Задания для работы |
1. С какой евангельской притчей, по словам отрывка о Ершове, перекликаются первые две строки строфы?
2. Пожалуйста, продолжите отрывок о Ершове, начав сразу после его последнего предложения.

Отрывок для чтения |
──────
Конечно, здесь нет той страстности и художественной динамики, присущих пушкинскому "Пророку". Тон лирического повествования и призыва у Ершова более спокоен, хотя и не лишен возвышенной эмоциональности. Первые две строки этой строфы напоминают евангельскую притчу о воскрешении Иисусом Христом сына вдовы: "Увидев ее, Господь сжалился над нею и сказал ей: не плачь. / И подошед прикоснулся к одру; несшие остановились; и Он сказал: юноша! Тебе говорю, встань. / Мертвый поднявшись сел и стал говорить; и отдал его Иисус матери его" (Лук. 7, 13–15). Последующие строки перекликаются с 34-й главой из Второй книги Моисеевой Исход, где описывается встреча народа с Богом, передавшим через Моисея "закон", представлявший собой общую ветхозаветную религиозную систему ("И сказал Господь Моисею: вытеши себе две скрижали каменные, подобные прежним, и Я напишу на сих скрижалях слова, какие были на прежних скрижалях, которые ты разбил". – Исх. 34, 1).
──────
Показанный материал |
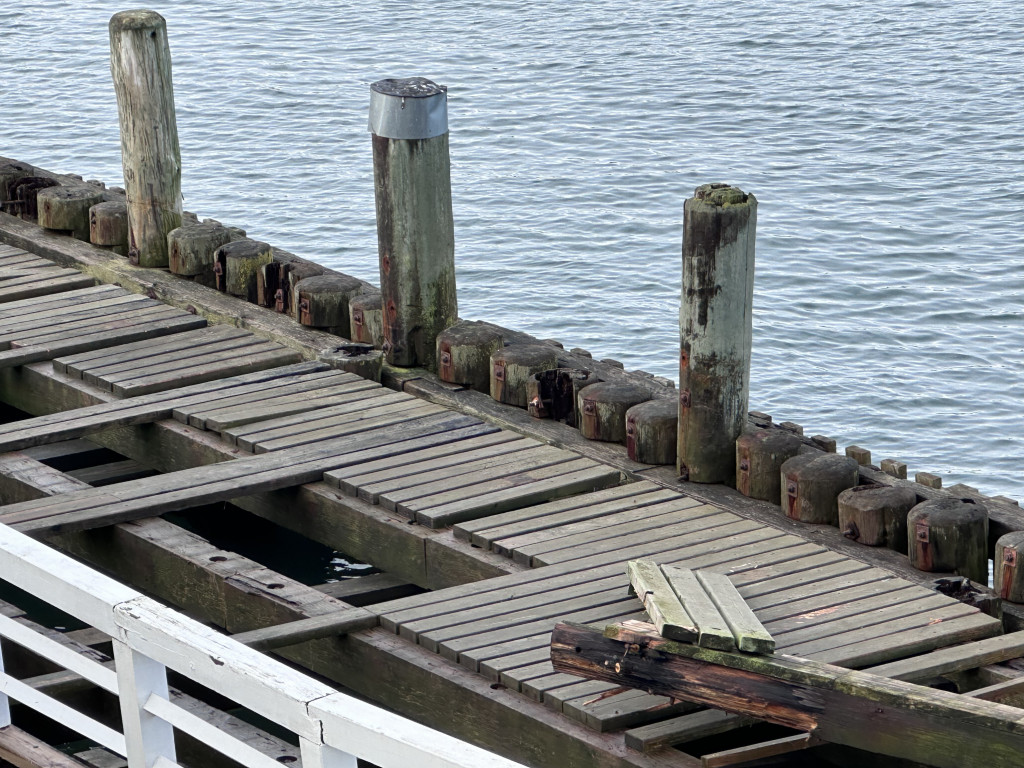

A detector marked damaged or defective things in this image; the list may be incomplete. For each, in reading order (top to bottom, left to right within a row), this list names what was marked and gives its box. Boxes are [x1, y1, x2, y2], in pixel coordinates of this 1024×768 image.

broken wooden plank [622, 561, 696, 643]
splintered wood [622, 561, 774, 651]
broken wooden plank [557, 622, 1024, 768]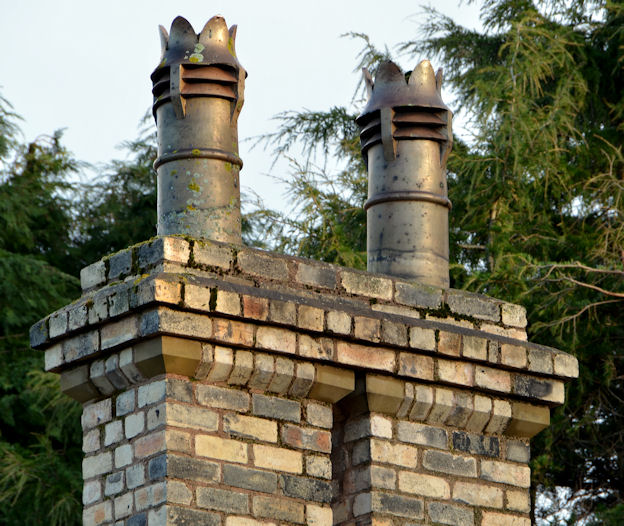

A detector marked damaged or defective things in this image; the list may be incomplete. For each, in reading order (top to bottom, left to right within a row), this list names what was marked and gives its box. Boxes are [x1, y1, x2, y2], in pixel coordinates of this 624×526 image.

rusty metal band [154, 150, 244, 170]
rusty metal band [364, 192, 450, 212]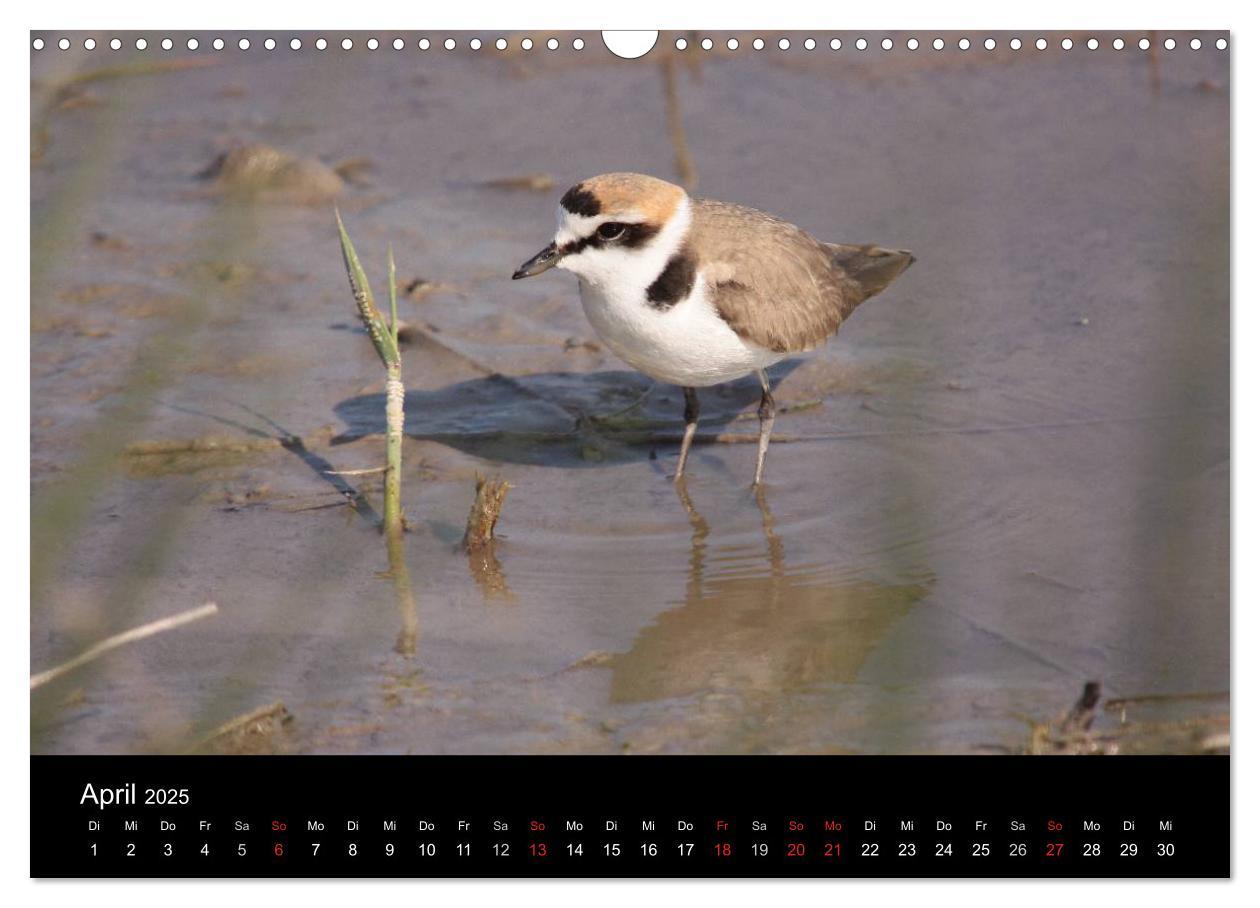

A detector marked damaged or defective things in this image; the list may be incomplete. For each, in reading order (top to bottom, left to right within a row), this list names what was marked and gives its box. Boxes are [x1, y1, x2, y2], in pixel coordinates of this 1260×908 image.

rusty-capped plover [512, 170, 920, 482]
──────
Ответы по заданиям |
1. С притчей о воскрешении Иисусом Христом сына вдовы (Лук. 7, 13–15).

2.
Конечно, Ершов по-своему передает атмосферу и суть библейского события, однако нельзя отрицать ассоциативные связи его стихотворного текста с вдохновенным религиозным источником, с тем, что читаем в Священном Писании: "Гора же Синай вся дымилась от того, что Господь сошел на нее в огне; и восходил от нее дым, как дым из печи, и вся гора сильно колебалась. / И звук трубный становился сильнее и сильнее. Моисей говорил, и Бог отвечал ему голосом. / И сошел Господь на гору Синай, на вершину горы, и призвал Господь Моисея на вершину горы, и взошел Моисей. / И сказал Господь Моисею: сойди, и подтверди народу, чтобы он не порывался к Господу видеть Его, и чтобы не пали многие из него; / Священники же, приближающиеся к Господу, должны освятить себя, чтобы не поразил их Господь. / И сказал Моисей Господу: не может народ взойти на гору Синай; потому что Ты предостерег нас, сказав: проведи черту вокруг горы и освяти ее. / И Господь сказал ему: пойди, сойди, потом взойди ты и с тобою Аарон; а священники и народ да не порываются восходить к Господу, чтобы не поразил их. / И сошел Моисей к народу, и пересказал ему" (Исх. 19, 18–25).
Заключительная строфа стихотворения Ершова является своеобразным поэтическим комментарием к ключевому событию в жизни Моисея и одновременно проецирует конкретный смысл ветхозаветного предания на общую сущность призвания и богоизбранности поэта:
Не устрашись стези далекой:
Творец твой путь благословит,
И тайны мудрости высокой
Он духом уст тебе внушит.
Твой ум постигнет мысль и слово;
Ты будешь вестник Иеговы,
Глашатай воли Божества;
К тебе склонят свой слух народы,
И пронесутся в род и роды
Могучих уст твоих слова.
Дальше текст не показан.